A chance que nos resta é um Brasil cocar
Enquanto escrevo esta coluna, atrasado por conta da peleja cotidiana, os jornais dão a notícia de que o ex-presidente Jair Messias Bolsonaro e alguns ministros de seu governo são alvo de uma investigação da PF. O embate mais intenso - e tenso - do xadrez político entre Bolsonaro e o ministro do STF (Supremo Tribunal Federal) Alexandre de Moraes, enfim, se estabelece. Mas não é disso que quero falar.
Estamos a algumas horas da folia momesca. É tempo de transe (será?). Para gregos e troianos, é onde o país se encontra, em meio ao confete e a serpentina, para festejar suas dores, apesar delas. E, assim, aliviar a vida para nos tornarmos mais leves ou ao menos acreditar que um outro imaginário de trajetória é possível.
No palco principal da comemoração, a Sapucaí, que neste ano completa 40 anos, um mar de possibilidades nos faz refletir sobre nossa própria história. É claro que nenhum revisionismo é positivo, mas ver ali, tão na fuça, o que precisamos mudar enquanto sociedade e também no humano, é um prato cheio para redesenhar nossos atos enquanto cidadãos deste patropi.

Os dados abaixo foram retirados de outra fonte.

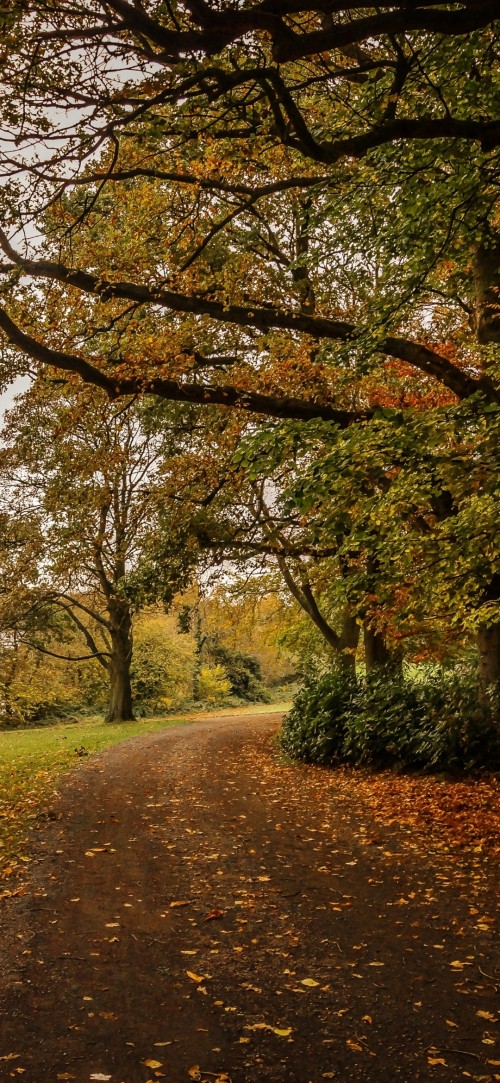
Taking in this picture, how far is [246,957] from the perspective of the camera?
526 centimetres

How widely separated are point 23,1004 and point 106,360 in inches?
328

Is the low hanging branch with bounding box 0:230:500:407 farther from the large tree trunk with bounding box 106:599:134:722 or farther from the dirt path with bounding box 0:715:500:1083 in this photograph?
the large tree trunk with bounding box 106:599:134:722

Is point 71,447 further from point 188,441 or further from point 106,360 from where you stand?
point 106,360

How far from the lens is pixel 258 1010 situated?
4422mm

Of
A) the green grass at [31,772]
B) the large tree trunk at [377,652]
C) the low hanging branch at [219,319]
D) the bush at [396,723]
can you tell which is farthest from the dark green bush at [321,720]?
the low hanging branch at [219,319]

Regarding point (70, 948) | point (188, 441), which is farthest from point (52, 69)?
point (188, 441)

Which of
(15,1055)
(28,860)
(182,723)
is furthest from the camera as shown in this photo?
(182,723)

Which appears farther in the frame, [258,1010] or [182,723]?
[182,723]

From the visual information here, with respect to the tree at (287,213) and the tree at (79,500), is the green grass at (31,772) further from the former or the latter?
the tree at (287,213)

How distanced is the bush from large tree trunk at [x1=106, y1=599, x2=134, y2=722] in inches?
457

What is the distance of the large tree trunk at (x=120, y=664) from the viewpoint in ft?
92.4

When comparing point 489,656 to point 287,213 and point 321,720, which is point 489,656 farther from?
point 287,213

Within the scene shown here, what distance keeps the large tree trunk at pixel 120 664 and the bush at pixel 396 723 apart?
38.1ft

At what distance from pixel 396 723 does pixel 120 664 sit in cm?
1664
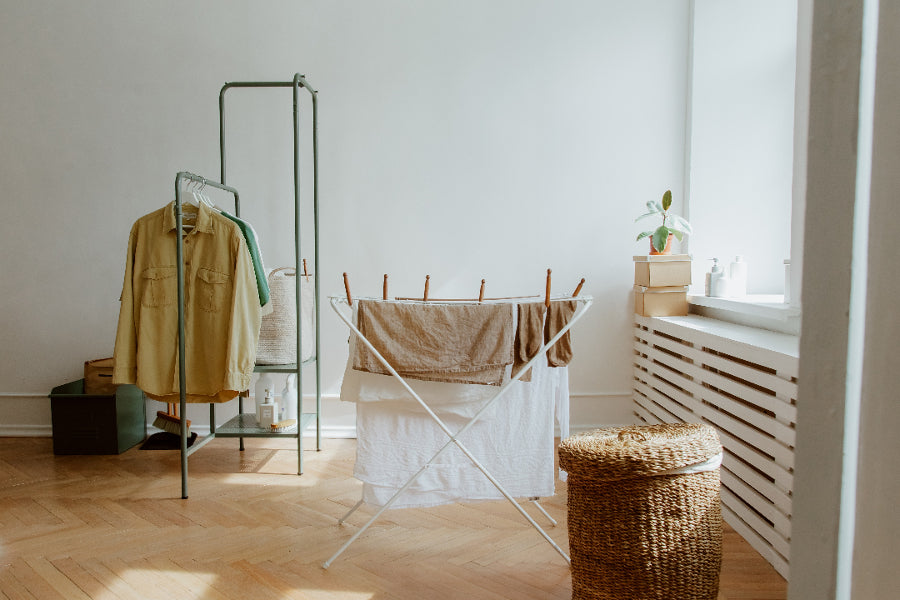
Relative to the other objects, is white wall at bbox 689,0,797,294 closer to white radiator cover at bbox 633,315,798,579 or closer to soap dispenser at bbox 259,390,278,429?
white radiator cover at bbox 633,315,798,579

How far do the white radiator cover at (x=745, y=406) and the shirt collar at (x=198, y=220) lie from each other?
88.8 inches

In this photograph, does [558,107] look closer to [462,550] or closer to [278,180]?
[278,180]

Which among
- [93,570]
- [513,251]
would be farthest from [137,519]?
[513,251]

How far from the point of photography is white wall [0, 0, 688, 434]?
12.8 feet

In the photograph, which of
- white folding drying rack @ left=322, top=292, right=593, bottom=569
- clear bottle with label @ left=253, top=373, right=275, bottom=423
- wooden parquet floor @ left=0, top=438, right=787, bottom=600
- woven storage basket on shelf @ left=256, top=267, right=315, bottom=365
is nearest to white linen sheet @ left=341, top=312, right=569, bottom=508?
white folding drying rack @ left=322, top=292, right=593, bottom=569

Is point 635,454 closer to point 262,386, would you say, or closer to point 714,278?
point 714,278

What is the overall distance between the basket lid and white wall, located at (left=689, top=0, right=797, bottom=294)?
2006 mm

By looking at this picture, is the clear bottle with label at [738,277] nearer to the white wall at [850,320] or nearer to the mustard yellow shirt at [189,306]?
the mustard yellow shirt at [189,306]

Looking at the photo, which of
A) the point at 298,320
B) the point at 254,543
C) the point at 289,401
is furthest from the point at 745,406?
the point at 289,401

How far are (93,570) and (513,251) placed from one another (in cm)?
262

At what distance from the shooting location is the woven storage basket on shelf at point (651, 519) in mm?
1888

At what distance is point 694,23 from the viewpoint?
12.5 ft

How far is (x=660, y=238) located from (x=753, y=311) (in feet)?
2.34

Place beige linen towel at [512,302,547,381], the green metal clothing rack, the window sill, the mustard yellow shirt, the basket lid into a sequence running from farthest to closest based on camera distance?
the mustard yellow shirt → the green metal clothing rack → the window sill → beige linen towel at [512,302,547,381] → the basket lid
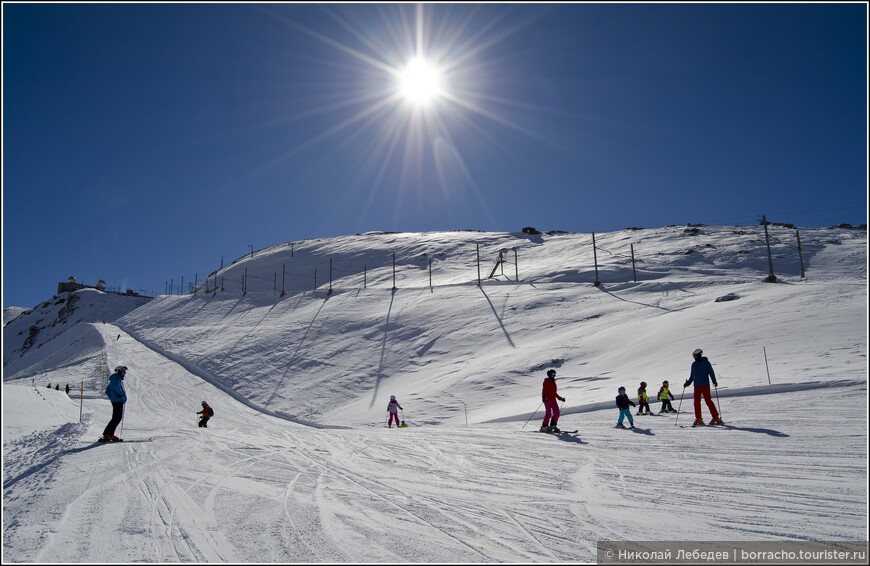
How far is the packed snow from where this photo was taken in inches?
200

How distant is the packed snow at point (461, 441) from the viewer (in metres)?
5.08

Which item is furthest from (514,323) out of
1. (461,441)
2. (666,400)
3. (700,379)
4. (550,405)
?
A: (461,441)

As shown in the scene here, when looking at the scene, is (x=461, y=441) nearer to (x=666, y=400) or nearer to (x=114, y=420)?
(x=666, y=400)

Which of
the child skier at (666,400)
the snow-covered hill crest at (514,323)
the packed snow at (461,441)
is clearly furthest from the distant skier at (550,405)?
the snow-covered hill crest at (514,323)

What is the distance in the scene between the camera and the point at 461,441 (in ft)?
36.0

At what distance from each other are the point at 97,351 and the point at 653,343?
153ft

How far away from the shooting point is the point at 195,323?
5556 centimetres

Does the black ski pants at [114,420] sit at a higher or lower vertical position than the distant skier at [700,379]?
lower

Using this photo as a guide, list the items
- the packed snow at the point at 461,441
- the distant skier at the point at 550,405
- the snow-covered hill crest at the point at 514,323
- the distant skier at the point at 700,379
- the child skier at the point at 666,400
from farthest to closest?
the snow-covered hill crest at the point at 514,323, the child skier at the point at 666,400, the distant skier at the point at 550,405, the distant skier at the point at 700,379, the packed snow at the point at 461,441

Para seu Carnaval, a Acadêmicos do Salgueiro traz como enredo "Hutukara", que na língua yanomami significa "o céu original a partir do qual se formou a terra", a exaltar da mitologia Yanomami, além da defesa de uma das bandeiras que mais causaram dissidências (seja pró ou contra): a luta pela Amazônia.
Segundo Edson Pereira, pesquisador que fez análises sobre as possíveis temáticas para 2024, ele se deparou com o livro ''A Queda do Céu'', do xamã e líder político yanomami Davi Kopenawa, e, inspirado, quis tocar mais fortemente no assunto de extrema urgência na ágora real e virtual.
Nas palavras de Edson, antes de o Brasil ser império, antes de existir a coroa, ''já existia o cocar''. E é fundamental que todos os brasileiros se conscientizem sobre a valorização dos nossos povos originários. Na primeira estrofe, um verso é cantado duas vezes: ''Ya temí xoa, aê-êa é''. Ele significa que'' eu ainda estou vivo'', na língua indígena.
Não por coincidência, volto ao início deste texto com a notícia que norteia todos os veículos neste quinta-feira. Seria cômico se não fosse trágico que, na véspera da folia, um dos maiores causadores de discórdia no país sobre a pauta ambiental seja alvo da PF. Não está longe de ser o fim da história, mas que alivia, disso não há dúvidas.
Porque, no fim das contas, como diz o enredo do Salgueiro: ''A chance que nos resta é um Brasil cocar''.